Film de puro entretenimiento que supone una especie de mezcla entre King Kong y Mi gran amigo Joe, sólo que a lo bestia y cambiando a la linda damisela por un forzudo gigantón. Dentro del planteamiento fantasioso del conjunto, el director Brad Peyton demuestra que tiene una justa medida de lo que el público está dispuesto a disfrutar. Ya lo hizo en su anterior película, la catastrofista San Andrés, de la que prepara una secuela y en donde contó asimismo con el heroísmo de Dwayne Johnson como gancho comercial. Sin embargo, en este caso las cosas se le desmadran un poquito a Peyton, pues la batalla final adquiere proporciones apocalípticas con un nivel de destrucción absolutamente delirante que, a la postre, no es más que un artificio para enmascarar un guión sin demasiadas ideas.

Tras un sorprendente arranque espacial al estilo Alien, la historia de Proyecto Rampage incluye típicos elementos de conexión humano-gorila, que traen a la memoria también las relaciones entre Will y César en El origen del Planeta de los Simios.

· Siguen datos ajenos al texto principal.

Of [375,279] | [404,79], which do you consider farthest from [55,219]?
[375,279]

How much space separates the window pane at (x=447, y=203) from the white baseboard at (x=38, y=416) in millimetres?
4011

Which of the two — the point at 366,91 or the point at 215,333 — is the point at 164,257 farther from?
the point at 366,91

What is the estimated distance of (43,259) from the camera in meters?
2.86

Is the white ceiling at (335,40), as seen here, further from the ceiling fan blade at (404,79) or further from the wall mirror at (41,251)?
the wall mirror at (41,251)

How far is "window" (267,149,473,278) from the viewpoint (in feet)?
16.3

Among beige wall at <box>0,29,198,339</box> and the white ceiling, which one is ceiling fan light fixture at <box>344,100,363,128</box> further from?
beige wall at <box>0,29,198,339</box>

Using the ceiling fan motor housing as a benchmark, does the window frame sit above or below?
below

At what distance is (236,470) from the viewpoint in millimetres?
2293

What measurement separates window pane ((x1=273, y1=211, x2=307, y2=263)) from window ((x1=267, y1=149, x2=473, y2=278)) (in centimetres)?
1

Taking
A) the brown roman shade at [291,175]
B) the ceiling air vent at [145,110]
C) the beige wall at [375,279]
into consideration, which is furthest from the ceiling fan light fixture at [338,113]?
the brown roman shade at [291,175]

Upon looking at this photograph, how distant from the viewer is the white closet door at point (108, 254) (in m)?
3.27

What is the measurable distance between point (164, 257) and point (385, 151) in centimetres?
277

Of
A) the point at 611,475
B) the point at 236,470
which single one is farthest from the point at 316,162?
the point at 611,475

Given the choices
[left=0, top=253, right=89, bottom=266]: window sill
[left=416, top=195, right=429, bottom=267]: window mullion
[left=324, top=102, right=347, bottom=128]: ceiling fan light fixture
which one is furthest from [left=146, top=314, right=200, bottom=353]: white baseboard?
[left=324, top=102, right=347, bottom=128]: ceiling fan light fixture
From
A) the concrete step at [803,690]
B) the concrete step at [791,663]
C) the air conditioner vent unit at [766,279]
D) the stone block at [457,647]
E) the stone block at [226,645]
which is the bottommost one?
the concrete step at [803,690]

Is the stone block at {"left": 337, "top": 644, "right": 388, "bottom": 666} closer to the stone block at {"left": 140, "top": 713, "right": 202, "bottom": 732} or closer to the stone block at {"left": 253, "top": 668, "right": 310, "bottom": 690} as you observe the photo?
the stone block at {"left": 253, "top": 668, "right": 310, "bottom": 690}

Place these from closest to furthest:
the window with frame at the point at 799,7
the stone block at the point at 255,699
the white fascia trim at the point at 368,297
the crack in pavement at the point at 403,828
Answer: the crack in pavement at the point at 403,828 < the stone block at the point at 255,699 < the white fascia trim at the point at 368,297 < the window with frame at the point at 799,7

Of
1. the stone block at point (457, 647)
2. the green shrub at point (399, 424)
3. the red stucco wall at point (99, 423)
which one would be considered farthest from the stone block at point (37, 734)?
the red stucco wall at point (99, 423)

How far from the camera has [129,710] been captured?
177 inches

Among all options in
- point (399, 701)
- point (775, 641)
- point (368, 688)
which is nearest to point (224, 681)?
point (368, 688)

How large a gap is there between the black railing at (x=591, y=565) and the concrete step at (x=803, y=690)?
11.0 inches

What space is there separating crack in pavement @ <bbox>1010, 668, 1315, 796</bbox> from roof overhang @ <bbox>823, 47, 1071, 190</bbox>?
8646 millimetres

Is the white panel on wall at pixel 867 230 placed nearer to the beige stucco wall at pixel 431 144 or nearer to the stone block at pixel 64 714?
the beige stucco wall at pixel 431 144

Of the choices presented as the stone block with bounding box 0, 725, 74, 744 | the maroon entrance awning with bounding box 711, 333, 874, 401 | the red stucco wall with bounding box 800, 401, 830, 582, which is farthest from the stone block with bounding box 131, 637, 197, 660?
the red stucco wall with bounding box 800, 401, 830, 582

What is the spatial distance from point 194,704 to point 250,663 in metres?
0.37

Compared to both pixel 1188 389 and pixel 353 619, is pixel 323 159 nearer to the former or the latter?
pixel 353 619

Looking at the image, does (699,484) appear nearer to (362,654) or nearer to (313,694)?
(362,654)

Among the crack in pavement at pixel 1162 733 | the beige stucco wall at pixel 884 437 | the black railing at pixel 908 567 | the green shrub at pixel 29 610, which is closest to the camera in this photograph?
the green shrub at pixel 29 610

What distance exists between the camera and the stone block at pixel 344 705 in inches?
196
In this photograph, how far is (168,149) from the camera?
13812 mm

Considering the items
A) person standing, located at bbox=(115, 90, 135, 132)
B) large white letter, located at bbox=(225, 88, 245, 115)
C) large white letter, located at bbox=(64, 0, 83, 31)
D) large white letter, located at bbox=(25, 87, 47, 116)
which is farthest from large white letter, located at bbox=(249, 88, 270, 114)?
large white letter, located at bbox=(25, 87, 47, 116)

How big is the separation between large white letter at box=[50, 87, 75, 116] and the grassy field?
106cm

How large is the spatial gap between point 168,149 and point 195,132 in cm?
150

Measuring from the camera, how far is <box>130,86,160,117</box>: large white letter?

Se concede así a los animales un rostro y unos sentimientos prácticamente humanos un tanto disparatados, pero a la vez se crea una intriga afectiva que atrapa medianamente. Por supuesto, en el lado opuesto se sitúan los malvados científicos que quieren controlar la creación a su antojo, actuando paradójicamente sin asomo de humanidad ni una mínima conciencia ecológica. Resultan así bastante caricaturescos y simplones los personajes de los hermanos interpretados por Malin Akerman y Jake Lacy.

Aunque como queda dicho el film enloquece en la segunda mitad, hay que reconocer que el alarde de efectos especiales es de perfección casi absoluta, con unas apabullantes escenas de acción y destrucción en pleno Chicago que superan lo esperado, aunque puedan ser también un poco reiterativas y agotadoras. No falta tampoco el toque de humor en algunos momentos, lo que viene a ser la firma personal de Dwayne Johnson, un actor que resulta perfecto para este producto ideado para degustar con palomitas, aquí bien acompañado por Naomie Harris en el típico rol de la científica buena. Carga un poco sin embargo, el personaje de Jeffrey Dean Morgan, que parece no salir del bucle y repite una y otra vez los largos parlamentos y sonrisitas a lo Negan que arruinaron la serie The Walking Dead.